A Gene Cluster of Mitochondrial Complexes Contributes to the Cognitive Decline of COVID-19 Infection.

"Brain fog," a persistent cognitive impairment syndrome, stands out as a significant neurological aftermath of coronavirus disease 2019 (COVID-19). Yet, the underlying mechanisms by which COVID-19 induces cognitive deficits remain elusive. In our study, we observed an upregulation in the expression of genes linked to the inflammatory response and oxidative stress, whereas genes associated with cognitive function were downregulated in the brains of patients infected with COVID-19. Through single-nucleus RNA sequencing (snRNA-seq) analysis, we found that COVID-19 infection triggers the immune responses in microglia and astrocytes and exacerbates oxidative stress in oligodendrocytes, oligodendrocyte progenitors (OPCs), and neurons.
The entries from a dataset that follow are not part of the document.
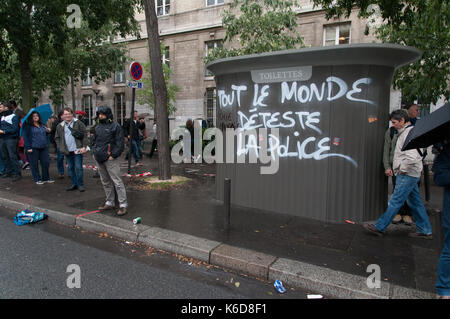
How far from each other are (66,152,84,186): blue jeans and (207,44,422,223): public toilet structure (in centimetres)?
383

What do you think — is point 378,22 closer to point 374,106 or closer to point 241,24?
point 241,24

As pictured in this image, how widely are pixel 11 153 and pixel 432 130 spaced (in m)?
9.23

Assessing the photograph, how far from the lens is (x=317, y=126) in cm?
498

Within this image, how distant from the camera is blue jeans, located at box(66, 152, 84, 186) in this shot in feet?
23.3

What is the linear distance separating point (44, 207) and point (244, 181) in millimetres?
3708

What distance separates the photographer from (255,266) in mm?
3543

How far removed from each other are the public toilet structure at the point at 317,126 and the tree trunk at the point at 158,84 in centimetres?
260

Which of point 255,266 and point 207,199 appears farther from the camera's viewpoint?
point 207,199

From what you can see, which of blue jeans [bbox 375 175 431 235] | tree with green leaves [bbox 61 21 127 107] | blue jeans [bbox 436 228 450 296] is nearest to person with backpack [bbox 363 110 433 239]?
blue jeans [bbox 375 175 431 235]

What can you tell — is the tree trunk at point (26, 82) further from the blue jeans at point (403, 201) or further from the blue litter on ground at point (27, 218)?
the blue jeans at point (403, 201)

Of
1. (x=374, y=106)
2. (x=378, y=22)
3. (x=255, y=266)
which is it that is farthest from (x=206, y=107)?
(x=255, y=266)

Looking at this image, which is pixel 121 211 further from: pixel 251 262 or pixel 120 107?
pixel 120 107

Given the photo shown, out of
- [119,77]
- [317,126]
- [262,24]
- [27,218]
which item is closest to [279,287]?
[317,126]

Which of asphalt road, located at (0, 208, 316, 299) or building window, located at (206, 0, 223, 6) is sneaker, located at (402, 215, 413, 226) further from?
building window, located at (206, 0, 223, 6)
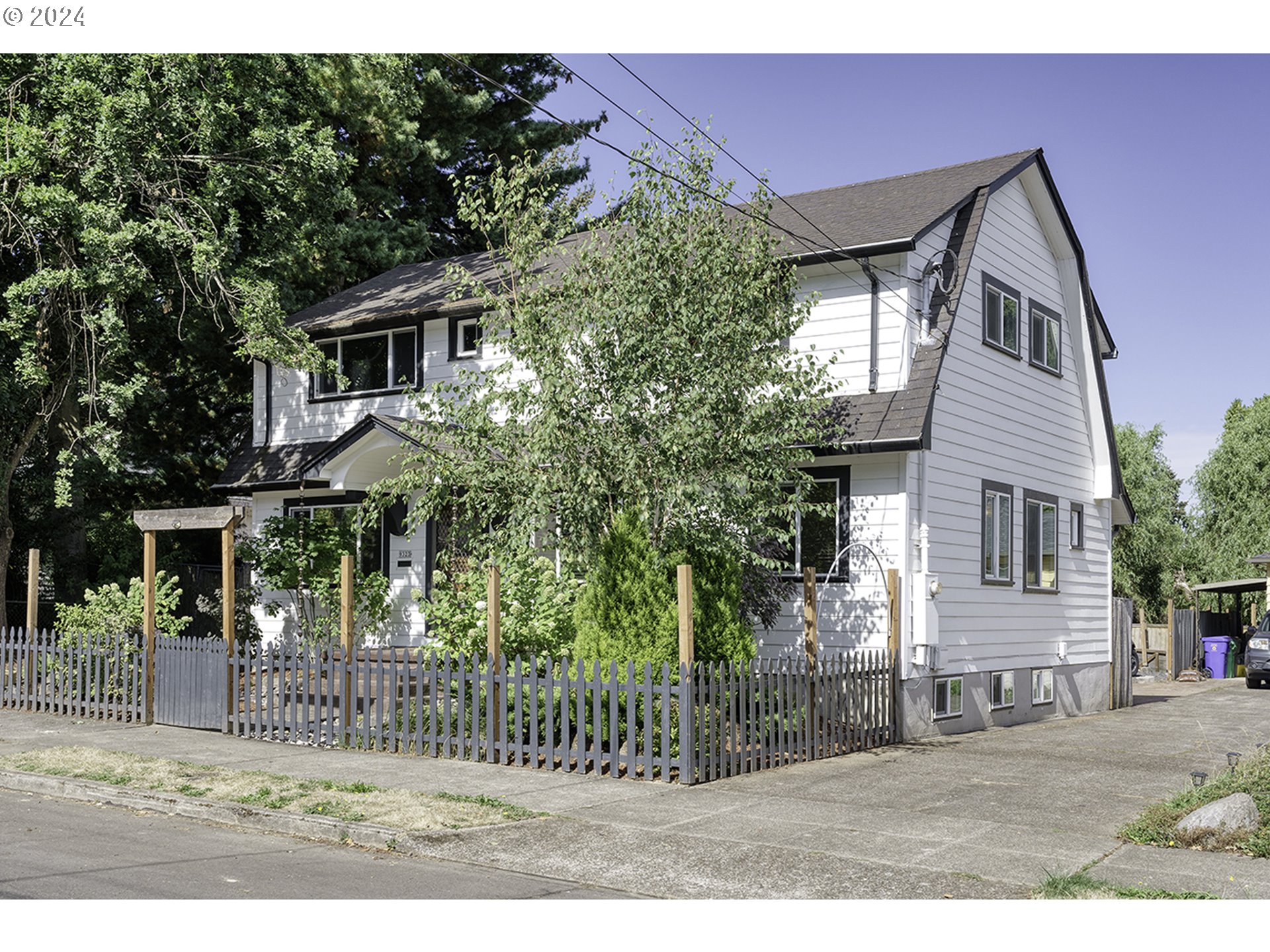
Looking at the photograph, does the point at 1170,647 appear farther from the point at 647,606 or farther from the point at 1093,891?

Further investigations revealed that COVID-19 infection elevates LUC7L2 expression, which inhibits mitochondrial oxidative phosphorylation (OXPHOS) and suppresses the expression of mitochondrial complex genes such as MT-ND1, MT-ND2, MT-ND3, MT-ND4L, MT-CYB, MT-CO3, and MT-ATP6. A holistic approach to protect mitochondrial complex function, rather than targeting a single molecular, should be an effective therapeutic strategy to prevent and treat the long-term consequences of "long COVID."